続*おやすみを言う前に

電話を切って中に入ると、ソファーでテレビを見る麻衣子がいた。


「おかえり。」

「ただいま。」


綺麗に片付いた冷えた部屋。深夜に帰宅しても電気が付いてて待っていてくれる人がいるって、ええな。

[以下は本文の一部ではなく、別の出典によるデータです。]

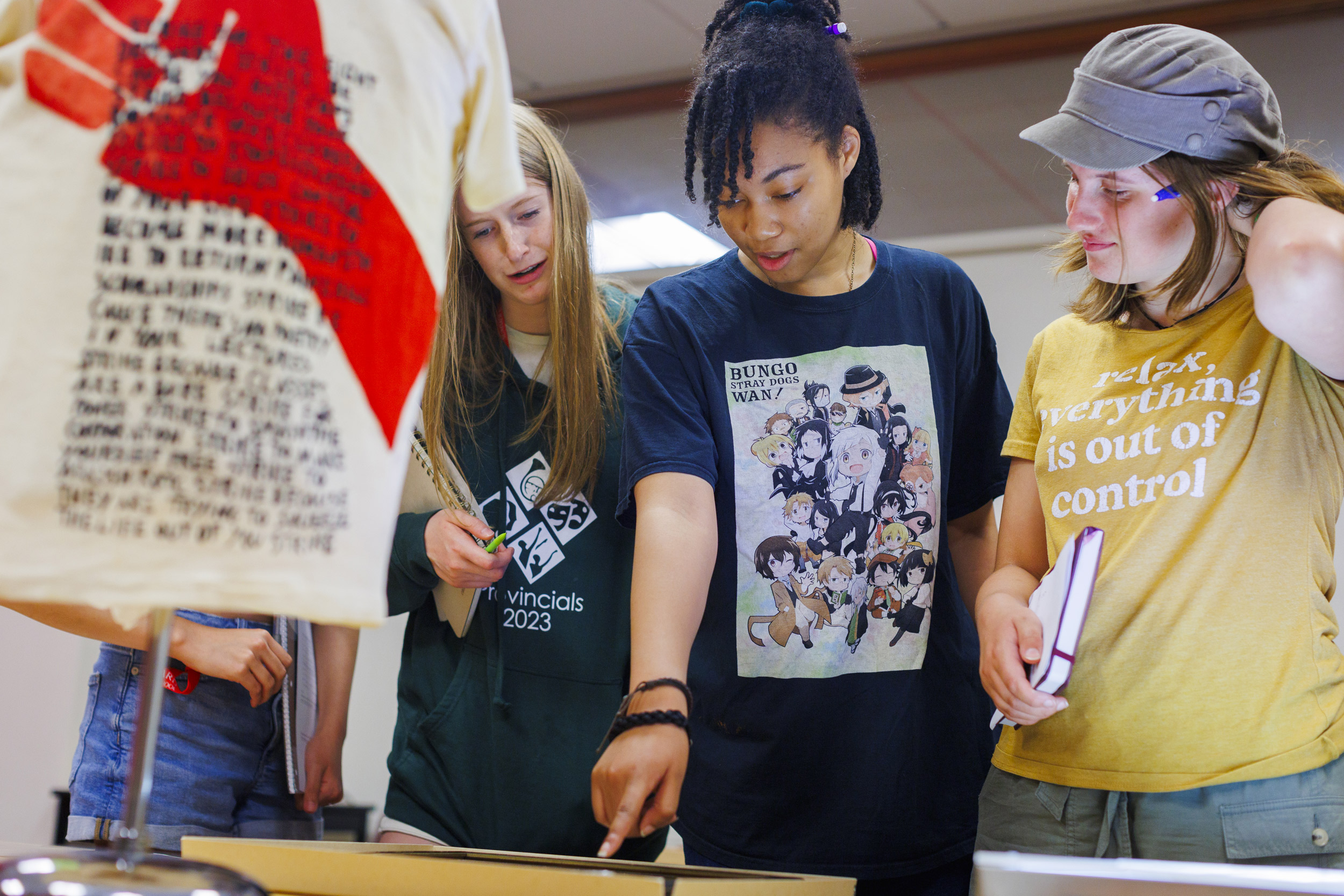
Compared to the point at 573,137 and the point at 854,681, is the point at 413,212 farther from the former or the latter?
the point at 573,137

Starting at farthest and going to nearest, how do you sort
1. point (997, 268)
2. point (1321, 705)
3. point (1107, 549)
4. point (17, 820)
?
point (17, 820), point (997, 268), point (1107, 549), point (1321, 705)

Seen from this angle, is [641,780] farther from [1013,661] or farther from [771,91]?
[771,91]

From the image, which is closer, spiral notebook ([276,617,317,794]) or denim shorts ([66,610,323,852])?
denim shorts ([66,610,323,852])

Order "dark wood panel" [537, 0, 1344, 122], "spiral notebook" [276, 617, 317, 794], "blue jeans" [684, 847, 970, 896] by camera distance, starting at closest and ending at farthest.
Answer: "blue jeans" [684, 847, 970, 896] < "spiral notebook" [276, 617, 317, 794] < "dark wood panel" [537, 0, 1344, 122]

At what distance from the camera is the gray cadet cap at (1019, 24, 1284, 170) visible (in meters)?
0.98

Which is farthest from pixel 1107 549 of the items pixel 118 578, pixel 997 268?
pixel 997 268

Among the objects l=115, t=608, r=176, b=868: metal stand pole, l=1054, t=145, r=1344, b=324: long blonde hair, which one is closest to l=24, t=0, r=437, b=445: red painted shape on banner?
l=115, t=608, r=176, b=868: metal stand pole

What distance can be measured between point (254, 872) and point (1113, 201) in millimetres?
940

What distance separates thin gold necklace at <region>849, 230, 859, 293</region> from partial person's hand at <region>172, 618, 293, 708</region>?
2.64ft

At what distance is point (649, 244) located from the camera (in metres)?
3.44

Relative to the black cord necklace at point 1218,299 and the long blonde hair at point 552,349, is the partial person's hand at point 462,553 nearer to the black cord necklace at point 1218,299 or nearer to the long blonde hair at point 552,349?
the long blonde hair at point 552,349

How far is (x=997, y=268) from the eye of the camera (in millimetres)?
2830

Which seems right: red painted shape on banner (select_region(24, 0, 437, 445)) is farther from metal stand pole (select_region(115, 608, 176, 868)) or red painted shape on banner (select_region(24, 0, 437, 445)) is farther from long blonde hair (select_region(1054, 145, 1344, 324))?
long blonde hair (select_region(1054, 145, 1344, 324))

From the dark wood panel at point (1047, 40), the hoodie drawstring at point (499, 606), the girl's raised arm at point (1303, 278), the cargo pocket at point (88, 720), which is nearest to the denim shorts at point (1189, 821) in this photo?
the girl's raised arm at point (1303, 278)
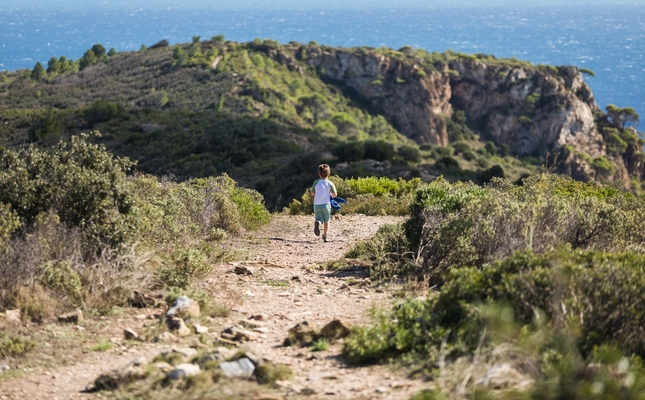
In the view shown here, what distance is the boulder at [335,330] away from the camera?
5555 millimetres

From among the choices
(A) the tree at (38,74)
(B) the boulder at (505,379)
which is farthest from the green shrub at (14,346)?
(A) the tree at (38,74)

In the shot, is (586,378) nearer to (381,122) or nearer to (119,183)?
(119,183)

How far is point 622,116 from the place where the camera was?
85938mm

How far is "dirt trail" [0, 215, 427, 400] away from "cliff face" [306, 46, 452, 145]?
3130 inches

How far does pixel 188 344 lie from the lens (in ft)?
17.9

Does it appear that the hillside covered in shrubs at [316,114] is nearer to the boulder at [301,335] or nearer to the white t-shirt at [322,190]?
the white t-shirt at [322,190]

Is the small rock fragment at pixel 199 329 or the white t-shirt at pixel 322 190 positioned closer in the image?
the small rock fragment at pixel 199 329

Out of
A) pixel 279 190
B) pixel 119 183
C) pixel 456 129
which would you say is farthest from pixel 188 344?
pixel 456 129

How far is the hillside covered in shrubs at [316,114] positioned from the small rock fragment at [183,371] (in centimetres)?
2530

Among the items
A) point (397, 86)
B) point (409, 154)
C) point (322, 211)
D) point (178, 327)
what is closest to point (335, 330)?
point (178, 327)

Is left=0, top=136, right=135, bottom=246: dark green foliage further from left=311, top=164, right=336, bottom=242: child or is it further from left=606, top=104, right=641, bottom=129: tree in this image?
left=606, top=104, right=641, bottom=129: tree

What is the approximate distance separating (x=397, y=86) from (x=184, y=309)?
8630cm

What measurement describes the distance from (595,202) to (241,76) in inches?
2519

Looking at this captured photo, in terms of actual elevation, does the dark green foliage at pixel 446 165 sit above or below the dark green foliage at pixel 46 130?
below
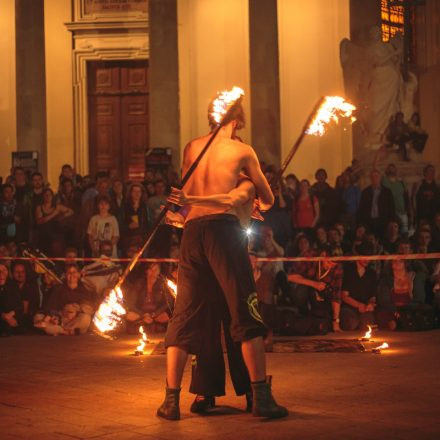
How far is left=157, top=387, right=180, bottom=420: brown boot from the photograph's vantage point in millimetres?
6867

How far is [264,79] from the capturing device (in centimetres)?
2220

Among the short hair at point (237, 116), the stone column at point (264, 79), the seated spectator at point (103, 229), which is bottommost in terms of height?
the seated spectator at point (103, 229)

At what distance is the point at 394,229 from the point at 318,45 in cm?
1149

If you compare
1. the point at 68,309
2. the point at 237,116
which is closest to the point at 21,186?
the point at 68,309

「めっちゃ涼しい。今日熱帯夜やんな、駅から歩いただけで暑いわ。」

「暑いのは酔っ払ってるからじゃない?」

「そんな酔ってへんよ。」


鞄を床に放り投げてソファーに座る。

今夜の麻衣子は水玉模様のつるつるした生地で、半袖短パンのパジャマ姿。男の俺にはようわからんけど、なんかいっつも可愛い部屋着を着ている。


「やっぱ短パンええな。」

「酔って下ネタばっかり言うのってオジサンみたい。」

「俺が飲み過ぎたんは麻衣子のせいやろー。」

「なんで私のせいなの。もう、訳わかんないことばっかり言って。」


あからさまに鬱陶しそうな顔をされる。

以前何かの話の流れで「直して欲しいとこある?」と聞いたら「酔っ払って絡んでくるとこ。」と即答されたっけ。しかし、そのうんざりした表情すら可愛くて。